Samsung phones also disable Knox protection if you unlocked the bootloader I never unlocked my phone because most of my exchange apps and wallet are in my phone.

Only unlocked bootloader if you want to do some experiment or test something just make sure don't use it to any sensitive data.

Some of the methods used to deal with hardbrick android devices vary depending on the type of smartphone used.
But in general using Jtag Box or similar tools can be very useful.

The hardbrick that occurs makes the system unable to enter fastboot mode and recovery mode or download mode.
The device will only be stuck in Qualcomm USB900e mode and cannot be executed.

But for now, Knox protection on Samsung is quite difficult to break.
Tried to do it on a samsung galaxy note 8 but always failed.

[joniboini]

It's quite dangerous if the bootloader lock is unlocked. Some malware will enter easily when there are no security-protecting system files on Android.
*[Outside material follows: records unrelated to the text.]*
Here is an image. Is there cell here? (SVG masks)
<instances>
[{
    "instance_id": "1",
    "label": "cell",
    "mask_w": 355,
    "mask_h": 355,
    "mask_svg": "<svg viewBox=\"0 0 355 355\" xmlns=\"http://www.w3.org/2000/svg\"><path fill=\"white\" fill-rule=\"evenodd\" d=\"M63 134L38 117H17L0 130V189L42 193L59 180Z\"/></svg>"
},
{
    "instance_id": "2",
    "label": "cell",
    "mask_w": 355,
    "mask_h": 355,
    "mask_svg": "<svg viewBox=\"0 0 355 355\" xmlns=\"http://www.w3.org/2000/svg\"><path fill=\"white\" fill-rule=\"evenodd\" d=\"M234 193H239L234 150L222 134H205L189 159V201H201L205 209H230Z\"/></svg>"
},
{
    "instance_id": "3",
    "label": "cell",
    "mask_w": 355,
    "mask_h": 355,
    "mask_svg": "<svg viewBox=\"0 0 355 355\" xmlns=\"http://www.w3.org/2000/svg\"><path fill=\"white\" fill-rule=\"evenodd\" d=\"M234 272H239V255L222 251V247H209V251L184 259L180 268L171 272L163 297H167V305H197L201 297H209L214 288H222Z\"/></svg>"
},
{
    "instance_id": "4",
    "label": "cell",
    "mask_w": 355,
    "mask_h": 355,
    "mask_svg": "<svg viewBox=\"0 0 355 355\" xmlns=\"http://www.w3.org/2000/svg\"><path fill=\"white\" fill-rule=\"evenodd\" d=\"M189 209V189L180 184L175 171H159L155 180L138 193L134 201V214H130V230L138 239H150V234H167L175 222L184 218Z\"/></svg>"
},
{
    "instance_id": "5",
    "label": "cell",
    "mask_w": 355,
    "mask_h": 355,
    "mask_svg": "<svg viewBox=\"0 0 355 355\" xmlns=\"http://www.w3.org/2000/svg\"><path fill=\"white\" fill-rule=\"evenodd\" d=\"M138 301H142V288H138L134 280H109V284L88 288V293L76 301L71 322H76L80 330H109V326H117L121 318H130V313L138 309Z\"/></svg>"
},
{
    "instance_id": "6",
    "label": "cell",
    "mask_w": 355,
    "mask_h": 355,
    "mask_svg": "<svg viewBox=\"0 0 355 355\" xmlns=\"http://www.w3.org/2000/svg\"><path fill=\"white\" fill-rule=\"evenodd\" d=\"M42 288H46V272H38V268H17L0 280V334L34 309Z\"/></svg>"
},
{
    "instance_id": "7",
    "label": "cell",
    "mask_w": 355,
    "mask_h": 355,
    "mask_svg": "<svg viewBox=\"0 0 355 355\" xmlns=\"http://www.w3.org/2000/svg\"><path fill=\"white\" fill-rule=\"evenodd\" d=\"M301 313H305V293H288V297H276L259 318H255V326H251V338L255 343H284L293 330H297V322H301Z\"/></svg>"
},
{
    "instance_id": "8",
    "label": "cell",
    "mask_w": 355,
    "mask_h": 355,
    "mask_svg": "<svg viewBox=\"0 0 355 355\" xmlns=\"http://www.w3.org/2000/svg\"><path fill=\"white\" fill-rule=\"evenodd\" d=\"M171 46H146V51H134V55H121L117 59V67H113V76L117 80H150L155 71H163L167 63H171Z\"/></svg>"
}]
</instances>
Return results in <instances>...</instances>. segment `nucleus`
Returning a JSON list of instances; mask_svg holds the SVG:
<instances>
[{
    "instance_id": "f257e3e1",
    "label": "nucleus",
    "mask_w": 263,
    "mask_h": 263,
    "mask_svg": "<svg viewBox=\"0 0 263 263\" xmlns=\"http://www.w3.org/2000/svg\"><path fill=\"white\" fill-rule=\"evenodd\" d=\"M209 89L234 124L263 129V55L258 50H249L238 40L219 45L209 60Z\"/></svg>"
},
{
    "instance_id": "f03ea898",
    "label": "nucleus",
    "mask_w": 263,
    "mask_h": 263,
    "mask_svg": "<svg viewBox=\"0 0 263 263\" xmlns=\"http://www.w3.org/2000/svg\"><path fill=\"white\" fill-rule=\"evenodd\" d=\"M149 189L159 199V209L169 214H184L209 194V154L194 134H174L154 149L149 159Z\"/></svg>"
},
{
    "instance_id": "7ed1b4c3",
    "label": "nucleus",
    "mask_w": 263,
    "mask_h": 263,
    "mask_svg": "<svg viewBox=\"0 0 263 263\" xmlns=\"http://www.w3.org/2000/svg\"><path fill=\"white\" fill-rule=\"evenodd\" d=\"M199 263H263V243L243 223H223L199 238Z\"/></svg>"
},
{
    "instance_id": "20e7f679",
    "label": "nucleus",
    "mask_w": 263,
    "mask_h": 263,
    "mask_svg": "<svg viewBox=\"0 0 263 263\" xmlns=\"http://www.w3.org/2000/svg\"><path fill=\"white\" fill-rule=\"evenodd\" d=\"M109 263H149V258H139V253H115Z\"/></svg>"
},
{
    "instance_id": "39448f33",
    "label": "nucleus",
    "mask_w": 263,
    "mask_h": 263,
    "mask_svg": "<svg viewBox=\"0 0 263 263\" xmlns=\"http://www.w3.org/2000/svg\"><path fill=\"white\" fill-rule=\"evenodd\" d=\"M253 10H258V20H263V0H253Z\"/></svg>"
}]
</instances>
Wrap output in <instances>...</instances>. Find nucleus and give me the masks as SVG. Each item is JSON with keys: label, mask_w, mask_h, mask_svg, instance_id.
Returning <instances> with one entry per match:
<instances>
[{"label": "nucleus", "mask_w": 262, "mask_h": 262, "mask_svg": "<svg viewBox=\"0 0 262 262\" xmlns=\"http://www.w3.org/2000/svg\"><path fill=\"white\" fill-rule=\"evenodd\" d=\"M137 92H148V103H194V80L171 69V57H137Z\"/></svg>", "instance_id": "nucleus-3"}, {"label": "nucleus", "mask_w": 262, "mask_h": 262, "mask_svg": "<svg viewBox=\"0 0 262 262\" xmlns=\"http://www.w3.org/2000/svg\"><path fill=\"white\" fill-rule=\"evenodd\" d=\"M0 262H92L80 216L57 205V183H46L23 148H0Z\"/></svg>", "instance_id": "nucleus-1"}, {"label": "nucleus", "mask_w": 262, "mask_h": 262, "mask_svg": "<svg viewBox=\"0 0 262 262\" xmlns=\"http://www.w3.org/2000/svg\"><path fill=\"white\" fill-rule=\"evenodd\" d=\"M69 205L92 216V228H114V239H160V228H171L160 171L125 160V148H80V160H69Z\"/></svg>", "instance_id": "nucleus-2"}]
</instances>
It's been so long that I don't recall how to unlock my bootloader and flash a custom ROM on my phone, but I don't recall hearing of any malware that uses an unlocked bootloader to attack its users. Can you share some links about it? The latest malware news usually mentions installing fake apps, so it's more like phishing attacks instead of malware attacks, and I doubt most of them are done on an unlocked phone or custom ROM.

Some vulnerabilities in the news are related to accessing some sensitive storage that is crucial for the firmware/phone to run correctly[1], and it requires some effort. If it was successfully exploited though, I can see installing a malicious system or app is way easier than ever. Some malware doesn't even need an unlocked bootloader to continuously infect a phone according to this research[2]. Luckily it is mostly older phones/system that is vulnerable to those attacks, but there is no harm in being cautious of similar attack vectors. CMIIW.

I'm still seeing Go Keyboard on Google Playstore, is this a different app or Google is just too lazy to remove them if the report is credible? I also believe that these keylogging activities are possible even if your phone bootloader is still locked.

[1] https://nakedsecurity.sophos.com/2017/09/06/fur-flies-over-android-bootloader-flaws-heres-what-you-need-to-know/
[2] https://www.androidpolice.com/2020/04/19/months-of-research-finally-crack-android-malware-that-could-even-survive-factory-resets/

[Findingnemo]

I had little experience with rooting the device which is nothing but giving access to everything on our own but I am not techy so I can't utilize it completely and even bricked the device while attempting to do it once. Jailbreaking and rooting gives complete access so we on our own so if we know what should be done and not then it can be useful and if not just rely on the stock itself but even with stock we can't expect 100% security and we do still can find lot of malwares on playstore itself and they remove it only after receving enough reports.